# Passage shown
____
Somehow, I think not. And I rarely see upper middle class men going out in clothing that shows every mole on their bodies. So why is it that women hold themselves in such low self esteem that they believe that their sexuality is currency? And why is it that women allow other women to practice being defeated, rejected, victimized.
I would love to see a world where there was an instant interjection. Someone at the table just saying, “Mary. Stop living the martyr story. Stop talking about how you can’t get a break. Find your power woman!”
When I got home I was just exhausted by the energy in that space. I stood on the deck and listened to the wind saying nothing at all. And I thought, “What have I learned?”
My vigilance has increased for those times when I am shit talking to myself. I don’t want to be someone who only feels valuable if I have money; who dresses to fit in to some very skewed concept of feminine power; who gets into a biggest losers competition about how weak and damaged I am.
How women got to a place where they so clearly misunderstand the power of authenticity is absolutely clear to me. It has been a difficult and punishing journey through the generations to be a women. But enough is enough. It is time to understand what happened and to simply refuse to play into the “game”. Everyone who is alive has had to rise above challenges. It does not make you more interesting.
The way out is to be Pink or Serena Williams or Tina Fey or Adele but in your own way. Step into your own authenticity, and be “all that”, all that you are. It takes guts. It takes facing the fear and it takes facing a whole shit load of demons. And if for one minute you don’t think these giant spirited women haven’t gone through a process, you are falling for the myth trap of simply letting others tell you who you are.
____
# Tasks to carry out
A) Render this sentence from the essay on women and authenticity in Spanish: "I stood on the deck and listened to the wind saying nothing at all."
B) Summarize the essay on women and authenticity in two sentences.
C) Rewrite the part of the essay on women and authenticity that opens with the words containing "I would love" and closes with "damaged I am.", replacing "deck" with "porch".

# Record list
____
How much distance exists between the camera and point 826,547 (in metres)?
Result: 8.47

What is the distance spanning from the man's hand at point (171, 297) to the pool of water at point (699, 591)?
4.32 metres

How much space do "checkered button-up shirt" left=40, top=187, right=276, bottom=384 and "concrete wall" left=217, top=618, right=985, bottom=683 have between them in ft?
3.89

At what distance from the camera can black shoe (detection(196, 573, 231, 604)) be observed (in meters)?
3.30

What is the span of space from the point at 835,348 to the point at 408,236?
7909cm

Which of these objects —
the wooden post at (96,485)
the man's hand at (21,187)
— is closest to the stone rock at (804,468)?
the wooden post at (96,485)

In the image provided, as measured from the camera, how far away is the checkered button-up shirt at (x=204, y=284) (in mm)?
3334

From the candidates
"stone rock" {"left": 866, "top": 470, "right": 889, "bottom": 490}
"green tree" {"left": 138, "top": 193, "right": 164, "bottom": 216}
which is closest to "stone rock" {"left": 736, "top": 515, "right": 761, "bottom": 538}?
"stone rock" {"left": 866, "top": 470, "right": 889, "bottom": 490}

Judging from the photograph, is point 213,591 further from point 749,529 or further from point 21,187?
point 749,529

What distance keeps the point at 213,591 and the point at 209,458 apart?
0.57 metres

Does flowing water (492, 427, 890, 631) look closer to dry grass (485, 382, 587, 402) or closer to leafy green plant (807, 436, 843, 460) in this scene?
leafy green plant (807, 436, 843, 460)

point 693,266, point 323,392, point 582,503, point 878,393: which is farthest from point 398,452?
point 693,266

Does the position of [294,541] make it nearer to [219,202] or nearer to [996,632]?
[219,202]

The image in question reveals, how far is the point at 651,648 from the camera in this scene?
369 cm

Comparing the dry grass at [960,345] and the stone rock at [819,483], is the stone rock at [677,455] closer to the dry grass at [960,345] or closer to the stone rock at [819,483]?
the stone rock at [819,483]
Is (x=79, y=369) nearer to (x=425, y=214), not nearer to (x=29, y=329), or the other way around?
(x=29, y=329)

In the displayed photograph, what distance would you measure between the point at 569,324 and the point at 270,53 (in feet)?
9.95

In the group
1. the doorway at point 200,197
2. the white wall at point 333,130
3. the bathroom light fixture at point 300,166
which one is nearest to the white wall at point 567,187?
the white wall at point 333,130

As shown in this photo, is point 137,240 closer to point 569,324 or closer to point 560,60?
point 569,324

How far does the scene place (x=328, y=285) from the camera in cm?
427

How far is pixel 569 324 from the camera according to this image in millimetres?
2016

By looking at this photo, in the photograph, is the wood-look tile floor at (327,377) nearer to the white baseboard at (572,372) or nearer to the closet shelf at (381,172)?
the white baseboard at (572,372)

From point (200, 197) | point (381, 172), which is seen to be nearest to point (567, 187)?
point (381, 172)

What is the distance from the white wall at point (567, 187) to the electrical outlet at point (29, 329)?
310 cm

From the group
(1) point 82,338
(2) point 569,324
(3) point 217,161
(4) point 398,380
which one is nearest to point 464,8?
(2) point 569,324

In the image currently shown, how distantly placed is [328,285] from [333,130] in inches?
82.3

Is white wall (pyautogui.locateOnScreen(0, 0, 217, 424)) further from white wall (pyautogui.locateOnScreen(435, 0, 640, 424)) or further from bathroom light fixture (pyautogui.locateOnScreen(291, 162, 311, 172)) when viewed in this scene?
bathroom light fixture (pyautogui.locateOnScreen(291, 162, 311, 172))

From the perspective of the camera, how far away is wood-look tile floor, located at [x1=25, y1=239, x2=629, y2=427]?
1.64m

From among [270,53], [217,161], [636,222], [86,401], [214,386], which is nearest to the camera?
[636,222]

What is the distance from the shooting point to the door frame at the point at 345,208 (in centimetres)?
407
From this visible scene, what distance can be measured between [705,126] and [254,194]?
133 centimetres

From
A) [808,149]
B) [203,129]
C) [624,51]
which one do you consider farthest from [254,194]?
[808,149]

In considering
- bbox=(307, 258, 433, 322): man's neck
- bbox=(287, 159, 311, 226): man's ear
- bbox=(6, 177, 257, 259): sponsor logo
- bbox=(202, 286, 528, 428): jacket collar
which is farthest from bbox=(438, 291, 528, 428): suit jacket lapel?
____
# Task-by-task solutions
A) Me quedé de pie en la terraza y escuché al viento que no decía nada en absoluto.

B) The writer asks why women treat their sexuality as currency and let one another keep practicing defeat and victimhood, and resolves to watch for negative self-talk and refuse to play into that "game." The way out, the essay argues, is to step into one's own authenticity, as Pink, Serena Williams, Tina Fey and Adele have, which takes guts and facing one's fears and demons.

C)
I would love to see a world where there was an instant interjection. Someone at the table just saying, “Mary. Stop living the martyr story. Stop talking about how you can’t get a break. Find your power woman!”
When I got home I was just exhausted by the energy in that space. I stood on the porch and listened to the wind saying nothing at all. And I thought, “What have I learned?”
My vigilance has increased for those times when I am shit talking to myself. I don’t want to be someone who only feels valuable if I have money; who dresses to fit in to some very skewed concept of feminine power; who gets into a biggest losers competition about how weak and damaged I am.